À la veille de l’acte 20, et à 10 000 kilomètres de Paris, la patronne du RN s’est entretenue avec un groupe d’une dizaine de manifestants. Elle veut ainsi continuer à surfer sur ce mouvement, l’encourager, et surtout ne rater aucun épisode.

À Saint Denis de la Réunion, Marine Le Pen s'est entretenue avec des "gilets jaunes" de l'île
À Saint Denis de la Réunion, Marine Le Pen s'est entretenue avec des "gilets jaunes" de l'île © Radio France / Maxence Lambrecq

Face à Marine Le Pen, sur la terrasse d’un restaurant, des "gilets jaunes" fatigués : "fatigués parce qu'on est déçus, parce que depuis le 17 novembre on est dehors. C'est terrible ce que je vais vous dire, mais on y croit plus".

Alors, la députée est là pour les remotiver, persuadée que ce mouvement a déjà porté des fruits. "Maintenant, les politiques, avant de prendre une décision ils se disent "mais les gilets jaunes", explique-t-elle. Et ça c'est déjà une très grande victoire…"

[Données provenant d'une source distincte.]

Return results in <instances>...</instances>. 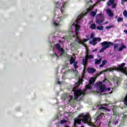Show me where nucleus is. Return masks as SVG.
I'll return each mask as SVG.
<instances>
[{"mask_svg":"<svg viewBox=\"0 0 127 127\" xmlns=\"http://www.w3.org/2000/svg\"><path fill=\"white\" fill-rule=\"evenodd\" d=\"M54 24L55 26H59V23H56V22H54Z\"/></svg>","mask_w":127,"mask_h":127,"instance_id":"obj_38","label":"nucleus"},{"mask_svg":"<svg viewBox=\"0 0 127 127\" xmlns=\"http://www.w3.org/2000/svg\"><path fill=\"white\" fill-rule=\"evenodd\" d=\"M97 90L96 92L98 94L102 95V93H108L109 94H112L113 93V88H106V86L102 82L99 81L96 84Z\"/></svg>","mask_w":127,"mask_h":127,"instance_id":"obj_1","label":"nucleus"},{"mask_svg":"<svg viewBox=\"0 0 127 127\" xmlns=\"http://www.w3.org/2000/svg\"><path fill=\"white\" fill-rule=\"evenodd\" d=\"M105 72H107V70H102V71H100V72L97 73L96 74V78H98L99 76H100V75H102V74H103V73H105Z\"/></svg>","mask_w":127,"mask_h":127,"instance_id":"obj_20","label":"nucleus"},{"mask_svg":"<svg viewBox=\"0 0 127 127\" xmlns=\"http://www.w3.org/2000/svg\"><path fill=\"white\" fill-rule=\"evenodd\" d=\"M66 3H68V1L63 2V6H62L63 8H65V5H66Z\"/></svg>","mask_w":127,"mask_h":127,"instance_id":"obj_34","label":"nucleus"},{"mask_svg":"<svg viewBox=\"0 0 127 127\" xmlns=\"http://www.w3.org/2000/svg\"><path fill=\"white\" fill-rule=\"evenodd\" d=\"M69 99H70V100H72V99H73V96H69Z\"/></svg>","mask_w":127,"mask_h":127,"instance_id":"obj_43","label":"nucleus"},{"mask_svg":"<svg viewBox=\"0 0 127 127\" xmlns=\"http://www.w3.org/2000/svg\"><path fill=\"white\" fill-rule=\"evenodd\" d=\"M62 44H63V42H62Z\"/></svg>","mask_w":127,"mask_h":127,"instance_id":"obj_53","label":"nucleus"},{"mask_svg":"<svg viewBox=\"0 0 127 127\" xmlns=\"http://www.w3.org/2000/svg\"><path fill=\"white\" fill-rule=\"evenodd\" d=\"M90 28H91V29H96V24L94 23L91 24Z\"/></svg>","mask_w":127,"mask_h":127,"instance_id":"obj_24","label":"nucleus"},{"mask_svg":"<svg viewBox=\"0 0 127 127\" xmlns=\"http://www.w3.org/2000/svg\"><path fill=\"white\" fill-rule=\"evenodd\" d=\"M95 110V108H93V109L92 110V111H94Z\"/></svg>","mask_w":127,"mask_h":127,"instance_id":"obj_50","label":"nucleus"},{"mask_svg":"<svg viewBox=\"0 0 127 127\" xmlns=\"http://www.w3.org/2000/svg\"><path fill=\"white\" fill-rule=\"evenodd\" d=\"M80 127H85L84 126H81Z\"/></svg>","mask_w":127,"mask_h":127,"instance_id":"obj_49","label":"nucleus"},{"mask_svg":"<svg viewBox=\"0 0 127 127\" xmlns=\"http://www.w3.org/2000/svg\"><path fill=\"white\" fill-rule=\"evenodd\" d=\"M80 21V15H79L77 17V19L76 20V24L73 23L72 24V26H75V36H76V41L78 42V43L80 44V38L78 37V33H79V30H80V26L77 24L79 23Z\"/></svg>","mask_w":127,"mask_h":127,"instance_id":"obj_5","label":"nucleus"},{"mask_svg":"<svg viewBox=\"0 0 127 127\" xmlns=\"http://www.w3.org/2000/svg\"><path fill=\"white\" fill-rule=\"evenodd\" d=\"M123 15L125 16V17L127 18V10H124L123 11Z\"/></svg>","mask_w":127,"mask_h":127,"instance_id":"obj_32","label":"nucleus"},{"mask_svg":"<svg viewBox=\"0 0 127 127\" xmlns=\"http://www.w3.org/2000/svg\"><path fill=\"white\" fill-rule=\"evenodd\" d=\"M96 10H97V9H96Z\"/></svg>","mask_w":127,"mask_h":127,"instance_id":"obj_55","label":"nucleus"},{"mask_svg":"<svg viewBox=\"0 0 127 127\" xmlns=\"http://www.w3.org/2000/svg\"><path fill=\"white\" fill-rule=\"evenodd\" d=\"M98 41V42H100L101 41V38H94L93 39L92 41H89V44H92L93 46H95L96 44H97V42Z\"/></svg>","mask_w":127,"mask_h":127,"instance_id":"obj_12","label":"nucleus"},{"mask_svg":"<svg viewBox=\"0 0 127 127\" xmlns=\"http://www.w3.org/2000/svg\"><path fill=\"white\" fill-rule=\"evenodd\" d=\"M89 40V39H83V40L80 39V44H82L84 46H85V47H86V45H84V44H83V42H87V41H88Z\"/></svg>","mask_w":127,"mask_h":127,"instance_id":"obj_18","label":"nucleus"},{"mask_svg":"<svg viewBox=\"0 0 127 127\" xmlns=\"http://www.w3.org/2000/svg\"><path fill=\"white\" fill-rule=\"evenodd\" d=\"M90 22H93V21H91Z\"/></svg>","mask_w":127,"mask_h":127,"instance_id":"obj_52","label":"nucleus"},{"mask_svg":"<svg viewBox=\"0 0 127 127\" xmlns=\"http://www.w3.org/2000/svg\"><path fill=\"white\" fill-rule=\"evenodd\" d=\"M121 117L122 118V119H127V116L126 114H121Z\"/></svg>","mask_w":127,"mask_h":127,"instance_id":"obj_31","label":"nucleus"},{"mask_svg":"<svg viewBox=\"0 0 127 127\" xmlns=\"http://www.w3.org/2000/svg\"><path fill=\"white\" fill-rule=\"evenodd\" d=\"M124 20V18H121V17H118L117 18V21L118 22H122Z\"/></svg>","mask_w":127,"mask_h":127,"instance_id":"obj_28","label":"nucleus"},{"mask_svg":"<svg viewBox=\"0 0 127 127\" xmlns=\"http://www.w3.org/2000/svg\"><path fill=\"white\" fill-rule=\"evenodd\" d=\"M127 47L125 45H122L121 48H119V51H123V49H126Z\"/></svg>","mask_w":127,"mask_h":127,"instance_id":"obj_26","label":"nucleus"},{"mask_svg":"<svg viewBox=\"0 0 127 127\" xmlns=\"http://www.w3.org/2000/svg\"><path fill=\"white\" fill-rule=\"evenodd\" d=\"M59 43H61V41H59Z\"/></svg>","mask_w":127,"mask_h":127,"instance_id":"obj_48","label":"nucleus"},{"mask_svg":"<svg viewBox=\"0 0 127 127\" xmlns=\"http://www.w3.org/2000/svg\"><path fill=\"white\" fill-rule=\"evenodd\" d=\"M60 5H61V4H60V2L59 1L55 3L56 8H59V7H60Z\"/></svg>","mask_w":127,"mask_h":127,"instance_id":"obj_22","label":"nucleus"},{"mask_svg":"<svg viewBox=\"0 0 127 127\" xmlns=\"http://www.w3.org/2000/svg\"><path fill=\"white\" fill-rule=\"evenodd\" d=\"M80 77H78V82L75 83L74 87L72 89V91L74 93V100H77L80 96Z\"/></svg>","mask_w":127,"mask_h":127,"instance_id":"obj_4","label":"nucleus"},{"mask_svg":"<svg viewBox=\"0 0 127 127\" xmlns=\"http://www.w3.org/2000/svg\"><path fill=\"white\" fill-rule=\"evenodd\" d=\"M97 14V13L94 11H91L90 13V15L91 16H95Z\"/></svg>","mask_w":127,"mask_h":127,"instance_id":"obj_29","label":"nucleus"},{"mask_svg":"<svg viewBox=\"0 0 127 127\" xmlns=\"http://www.w3.org/2000/svg\"><path fill=\"white\" fill-rule=\"evenodd\" d=\"M124 32L125 33H126V34H127V30H125L124 31Z\"/></svg>","mask_w":127,"mask_h":127,"instance_id":"obj_42","label":"nucleus"},{"mask_svg":"<svg viewBox=\"0 0 127 127\" xmlns=\"http://www.w3.org/2000/svg\"><path fill=\"white\" fill-rule=\"evenodd\" d=\"M110 124H111V121H109V125H110Z\"/></svg>","mask_w":127,"mask_h":127,"instance_id":"obj_47","label":"nucleus"},{"mask_svg":"<svg viewBox=\"0 0 127 127\" xmlns=\"http://www.w3.org/2000/svg\"><path fill=\"white\" fill-rule=\"evenodd\" d=\"M67 122V121H66L65 120H61V124H65V123Z\"/></svg>","mask_w":127,"mask_h":127,"instance_id":"obj_35","label":"nucleus"},{"mask_svg":"<svg viewBox=\"0 0 127 127\" xmlns=\"http://www.w3.org/2000/svg\"><path fill=\"white\" fill-rule=\"evenodd\" d=\"M91 116L89 113H82L80 115V125H81V123H82L89 125V126H93V124L91 122Z\"/></svg>","mask_w":127,"mask_h":127,"instance_id":"obj_3","label":"nucleus"},{"mask_svg":"<svg viewBox=\"0 0 127 127\" xmlns=\"http://www.w3.org/2000/svg\"><path fill=\"white\" fill-rule=\"evenodd\" d=\"M60 10L62 13H64V9H62V7H61Z\"/></svg>","mask_w":127,"mask_h":127,"instance_id":"obj_37","label":"nucleus"},{"mask_svg":"<svg viewBox=\"0 0 127 127\" xmlns=\"http://www.w3.org/2000/svg\"><path fill=\"white\" fill-rule=\"evenodd\" d=\"M103 116H104V113H101L99 116L97 117L96 122H98V121H100V119H102V118H103Z\"/></svg>","mask_w":127,"mask_h":127,"instance_id":"obj_21","label":"nucleus"},{"mask_svg":"<svg viewBox=\"0 0 127 127\" xmlns=\"http://www.w3.org/2000/svg\"><path fill=\"white\" fill-rule=\"evenodd\" d=\"M113 124L115 125H118V124H119V120H115L113 122Z\"/></svg>","mask_w":127,"mask_h":127,"instance_id":"obj_30","label":"nucleus"},{"mask_svg":"<svg viewBox=\"0 0 127 127\" xmlns=\"http://www.w3.org/2000/svg\"><path fill=\"white\" fill-rule=\"evenodd\" d=\"M78 118H75L74 119V122L73 123V127H77V125L76 124H78V125H80V115L78 116Z\"/></svg>","mask_w":127,"mask_h":127,"instance_id":"obj_14","label":"nucleus"},{"mask_svg":"<svg viewBox=\"0 0 127 127\" xmlns=\"http://www.w3.org/2000/svg\"><path fill=\"white\" fill-rule=\"evenodd\" d=\"M94 61H95L94 64L95 65H98V64H100V63L102 62V58H100L99 60L96 59H95Z\"/></svg>","mask_w":127,"mask_h":127,"instance_id":"obj_19","label":"nucleus"},{"mask_svg":"<svg viewBox=\"0 0 127 127\" xmlns=\"http://www.w3.org/2000/svg\"><path fill=\"white\" fill-rule=\"evenodd\" d=\"M113 115L116 116V112L114 111H113Z\"/></svg>","mask_w":127,"mask_h":127,"instance_id":"obj_44","label":"nucleus"},{"mask_svg":"<svg viewBox=\"0 0 127 127\" xmlns=\"http://www.w3.org/2000/svg\"><path fill=\"white\" fill-rule=\"evenodd\" d=\"M125 1H127V0H122L121 3L124 4ZM107 5L111 6L112 5L113 8H115L116 7L117 4L115 3V0H109L107 2Z\"/></svg>","mask_w":127,"mask_h":127,"instance_id":"obj_10","label":"nucleus"},{"mask_svg":"<svg viewBox=\"0 0 127 127\" xmlns=\"http://www.w3.org/2000/svg\"><path fill=\"white\" fill-rule=\"evenodd\" d=\"M90 38H93V39H94V38H94V34L92 33V34H91V35H90Z\"/></svg>","mask_w":127,"mask_h":127,"instance_id":"obj_39","label":"nucleus"},{"mask_svg":"<svg viewBox=\"0 0 127 127\" xmlns=\"http://www.w3.org/2000/svg\"><path fill=\"white\" fill-rule=\"evenodd\" d=\"M87 72L90 74H93L96 72V69L93 67H88L87 68Z\"/></svg>","mask_w":127,"mask_h":127,"instance_id":"obj_15","label":"nucleus"},{"mask_svg":"<svg viewBox=\"0 0 127 127\" xmlns=\"http://www.w3.org/2000/svg\"><path fill=\"white\" fill-rule=\"evenodd\" d=\"M71 101V99H69V101Z\"/></svg>","mask_w":127,"mask_h":127,"instance_id":"obj_54","label":"nucleus"},{"mask_svg":"<svg viewBox=\"0 0 127 127\" xmlns=\"http://www.w3.org/2000/svg\"><path fill=\"white\" fill-rule=\"evenodd\" d=\"M82 78H84V73L82 74Z\"/></svg>","mask_w":127,"mask_h":127,"instance_id":"obj_45","label":"nucleus"},{"mask_svg":"<svg viewBox=\"0 0 127 127\" xmlns=\"http://www.w3.org/2000/svg\"><path fill=\"white\" fill-rule=\"evenodd\" d=\"M103 83H110V82H109V80H108L107 79H105L103 81Z\"/></svg>","mask_w":127,"mask_h":127,"instance_id":"obj_36","label":"nucleus"},{"mask_svg":"<svg viewBox=\"0 0 127 127\" xmlns=\"http://www.w3.org/2000/svg\"><path fill=\"white\" fill-rule=\"evenodd\" d=\"M97 50H98L97 49H95L92 51V52H96V51H97Z\"/></svg>","mask_w":127,"mask_h":127,"instance_id":"obj_41","label":"nucleus"},{"mask_svg":"<svg viewBox=\"0 0 127 127\" xmlns=\"http://www.w3.org/2000/svg\"><path fill=\"white\" fill-rule=\"evenodd\" d=\"M118 47H119V45L118 44H115L114 45V50H115V51H116V50H117V49H118Z\"/></svg>","mask_w":127,"mask_h":127,"instance_id":"obj_27","label":"nucleus"},{"mask_svg":"<svg viewBox=\"0 0 127 127\" xmlns=\"http://www.w3.org/2000/svg\"><path fill=\"white\" fill-rule=\"evenodd\" d=\"M95 80L96 78L94 77L91 78L89 81V85L86 84L85 86V89L84 90H80V101H83V100H84L85 94H87V93H88L87 91V90H92V86L94 85Z\"/></svg>","mask_w":127,"mask_h":127,"instance_id":"obj_2","label":"nucleus"},{"mask_svg":"<svg viewBox=\"0 0 127 127\" xmlns=\"http://www.w3.org/2000/svg\"><path fill=\"white\" fill-rule=\"evenodd\" d=\"M105 20L104 19V15H103V13L101 12L100 14H98L96 16V22L97 24H100V23H102L103 21Z\"/></svg>","mask_w":127,"mask_h":127,"instance_id":"obj_7","label":"nucleus"},{"mask_svg":"<svg viewBox=\"0 0 127 127\" xmlns=\"http://www.w3.org/2000/svg\"><path fill=\"white\" fill-rule=\"evenodd\" d=\"M106 63H107V61L106 60L103 61L102 64L99 66V67H104V66H105Z\"/></svg>","mask_w":127,"mask_h":127,"instance_id":"obj_23","label":"nucleus"},{"mask_svg":"<svg viewBox=\"0 0 127 127\" xmlns=\"http://www.w3.org/2000/svg\"><path fill=\"white\" fill-rule=\"evenodd\" d=\"M107 23H108V22H106L105 23V24H107Z\"/></svg>","mask_w":127,"mask_h":127,"instance_id":"obj_51","label":"nucleus"},{"mask_svg":"<svg viewBox=\"0 0 127 127\" xmlns=\"http://www.w3.org/2000/svg\"><path fill=\"white\" fill-rule=\"evenodd\" d=\"M55 46H56L59 52L61 53V55H60L61 56H62L63 54H65V50H64L63 48H61V46L60 45V44H58V43L56 44L55 45Z\"/></svg>","mask_w":127,"mask_h":127,"instance_id":"obj_11","label":"nucleus"},{"mask_svg":"<svg viewBox=\"0 0 127 127\" xmlns=\"http://www.w3.org/2000/svg\"><path fill=\"white\" fill-rule=\"evenodd\" d=\"M93 58H94L93 55H86L85 57L82 59V64L84 67L87 65V63H88V59H93Z\"/></svg>","mask_w":127,"mask_h":127,"instance_id":"obj_9","label":"nucleus"},{"mask_svg":"<svg viewBox=\"0 0 127 127\" xmlns=\"http://www.w3.org/2000/svg\"><path fill=\"white\" fill-rule=\"evenodd\" d=\"M106 12H107L108 15H109L110 17H113V16H114V13H113V11H112L111 9H107Z\"/></svg>","mask_w":127,"mask_h":127,"instance_id":"obj_16","label":"nucleus"},{"mask_svg":"<svg viewBox=\"0 0 127 127\" xmlns=\"http://www.w3.org/2000/svg\"><path fill=\"white\" fill-rule=\"evenodd\" d=\"M83 82V78H80V84H82V82Z\"/></svg>","mask_w":127,"mask_h":127,"instance_id":"obj_40","label":"nucleus"},{"mask_svg":"<svg viewBox=\"0 0 127 127\" xmlns=\"http://www.w3.org/2000/svg\"><path fill=\"white\" fill-rule=\"evenodd\" d=\"M96 28L98 30H104V26L103 25L99 26L96 27Z\"/></svg>","mask_w":127,"mask_h":127,"instance_id":"obj_25","label":"nucleus"},{"mask_svg":"<svg viewBox=\"0 0 127 127\" xmlns=\"http://www.w3.org/2000/svg\"><path fill=\"white\" fill-rule=\"evenodd\" d=\"M109 104H105V105H98L97 106V108L100 110H109Z\"/></svg>","mask_w":127,"mask_h":127,"instance_id":"obj_13","label":"nucleus"},{"mask_svg":"<svg viewBox=\"0 0 127 127\" xmlns=\"http://www.w3.org/2000/svg\"><path fill=\"white\" fill-rule=\"evenodd\" d=\"M100 44L103 46V48L100 50V53H103L106 49L110 48V46L114 45V44L111 42L104 41Z\"/></svg>","mask_w":127,"mask_h":127,"instance_id":"obj_6","label":"nucleus"},{"mask_svg":"<svg viewBox=\"0 0 127 127\" xmlns=\"http://www.w3.org/2000/svg\"><path fill=\"white\" fill-rule=\"evenodd\" d=\"M114 27V25H110V26H108L106 27V29H111V28H113Z\"/></svg>","mask_w":127,"mask_h":127,"instance_id":"obj_33","label":"nucleus"},{"mask_svg":"<svg viewBox=\"0 0 127 127\" xmlns=\"http://www.w3.org/2000/svg\"><path fill=\"white\" fill-rule=\"evenodd\" d=\"M69 63L70 65H72V64H73L74 66V69L73 70L75 71L77 73H78V70H77V68H78V65H77V63L76 62H75V59H74V57H71L69 61Z\"/></svg>","mask_w":127,"mask_h":127,"instance_id":"obj_8","label":"nucleus"},{"mask_svg":"<svg viewBox=\"0 0 127 127\" xmlns=\"http://www.w3.org/2000/svg\"><path fill=\"white\" fill-rule=\"evenodd\" d=\"M61 83V82L58 81V83H59V84H60Z\"/></svg>","mask_w":127,"mask_h":127,"instance_id":"obj_46","label":"nucleus"},{"mask_svg":"<svg viewBox=\"0 0 127 127\" xmlns=\"http://www.w3.org/2000/svg\"><path fill=\"white\" fill-rule=\"evenodd\" d=\"M89 11H90V9H88L87 10H86V11H84L82 12V13H81L80 14V18L81 17H83V16H84V15H86V14H87V13H88V12H89Z\"/></svg>","mask_w":127,"mask_h":127,"instance_id":"obj_17","label":"nucleus"}]
</instances>
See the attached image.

Et si, ce vingtième samedi de mobilisation ne réunit que quelques milliers de personnes, ça ne sera pas un problème à ses yeux : "On limite les 'gilets jaunes' au nombre de personnes qu'il y a dans la rue, à regarder à 32 000, 24 000 ou 48 000. Mais c'est pas ça qu'il faut regarder, ce qu'il faut voir ce sont les millions de Français qui ont de la sympathie pour eux, parce qu'ils se reconnaissent dans les revendications qui sont exprimées par les 'gilet jaunes'" 

Pendant l’heure d’échange, Marine Le Pen ne cesse de leur donner raison, et cela en convainc certains, comme cet homme : 

Marine Le Pen, c'est la bombe qui va faire exploser le système

Jean-Claude, "gilet jaune" réunionnais, que Marine Le Pen a réussi à remotiver et à galvaniser
Jean-Claude, "gilet jaune" réunionnais, que Marine Le Pen a réussi à remotiver et à galvaniser © Radio France / Maxence Lambrecq

Et pour tenter de rester leur porte-parole, elle sort de son sac à main, un petit carnet : "Je vous laisse mon mail, vous me tenez au courant de vos actions. Et si vous avez besoin qu'une info soit passée au niveau national, n'hésitez pas à m'appeler, je suis là pour ça."

Voilà sa manière de faire campagne auprès des "gilets jaunes" pour les européennes.